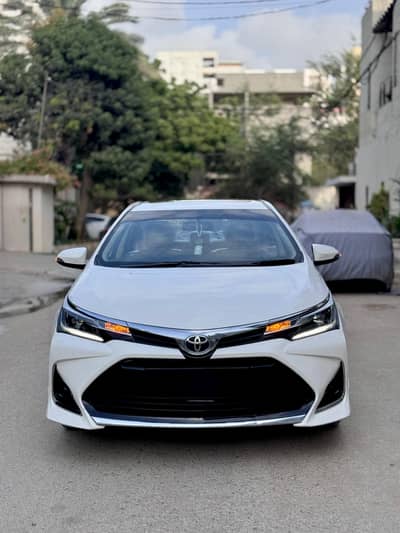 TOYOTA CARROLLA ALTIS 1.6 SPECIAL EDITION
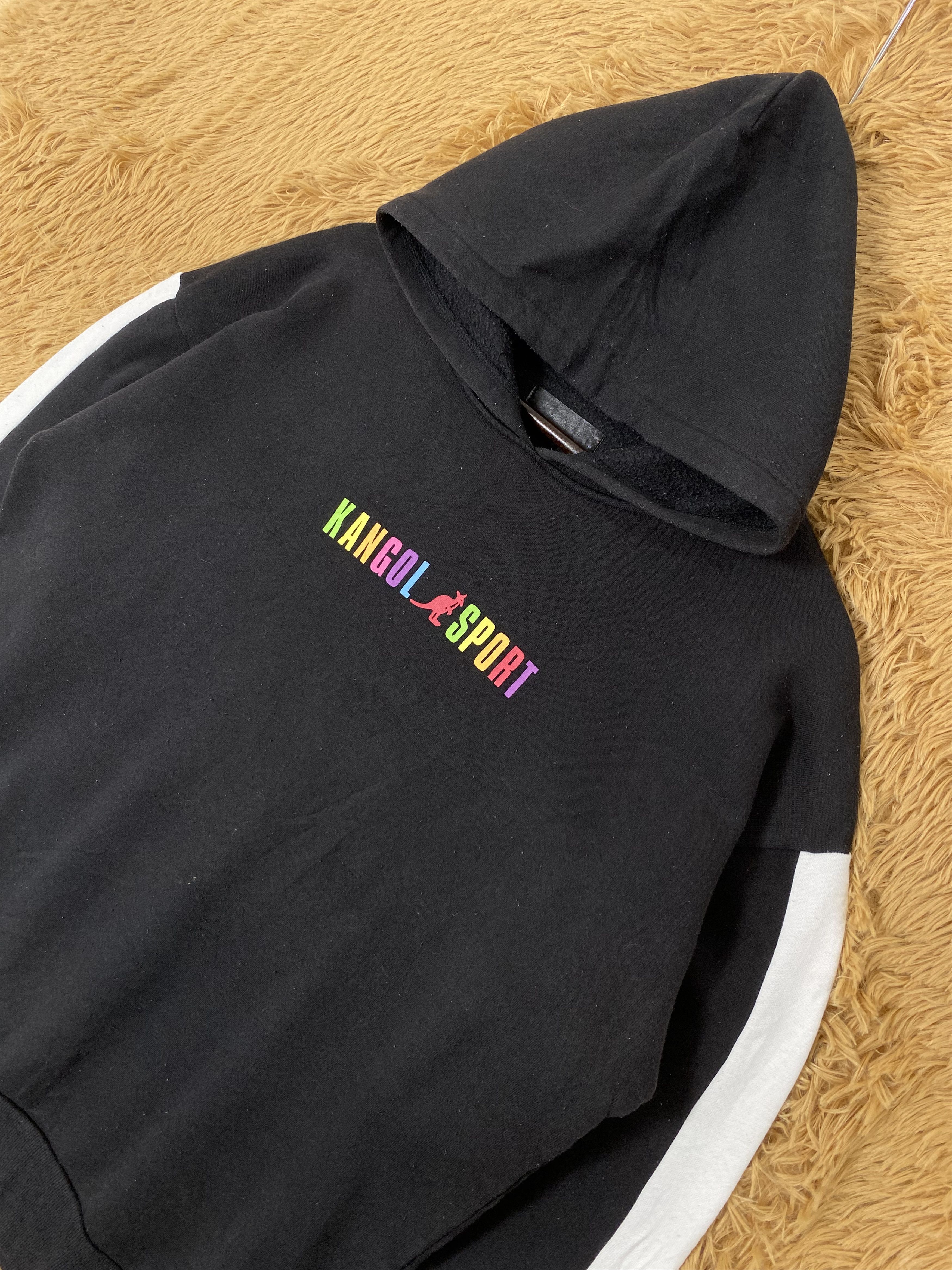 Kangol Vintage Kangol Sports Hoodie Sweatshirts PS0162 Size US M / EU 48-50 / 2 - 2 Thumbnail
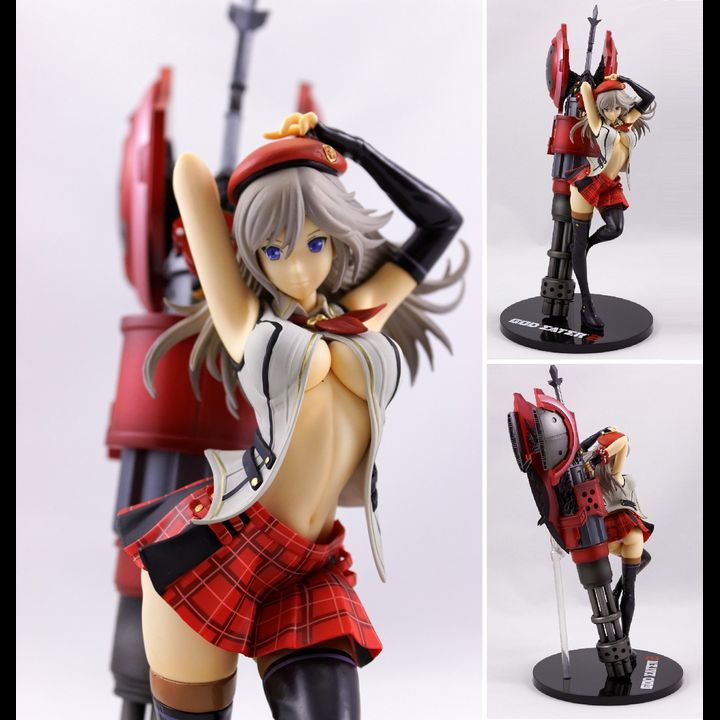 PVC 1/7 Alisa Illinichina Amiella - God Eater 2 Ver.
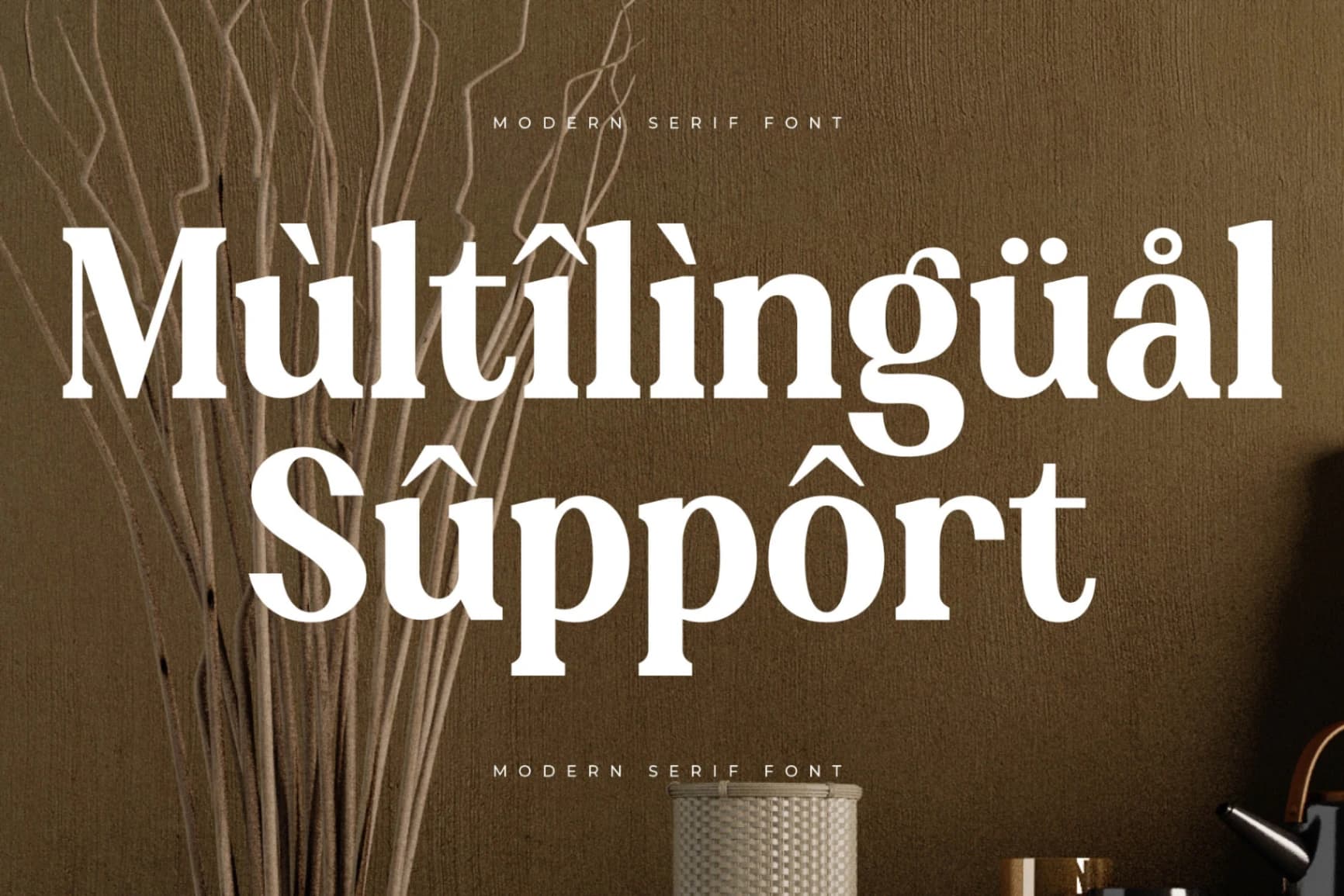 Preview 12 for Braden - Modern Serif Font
========================================================================
* Exercise instructions
Except for the pictures, please retype the listing above exactly.

* Response area
 TOYOTA CARROLLA ALTIS 1.6 SPECIAL EDITION
 Kangol Vintage Kangol Sports Hoodie Sweatshirts PS0162 Size US M / EU 48-50 / 2 - 2 Thumbnail
 PVC 1/7 Alisa Illinichina Amiella - God Eater 2 Ver.
 Preview 12 for Braden - Modern Serif Font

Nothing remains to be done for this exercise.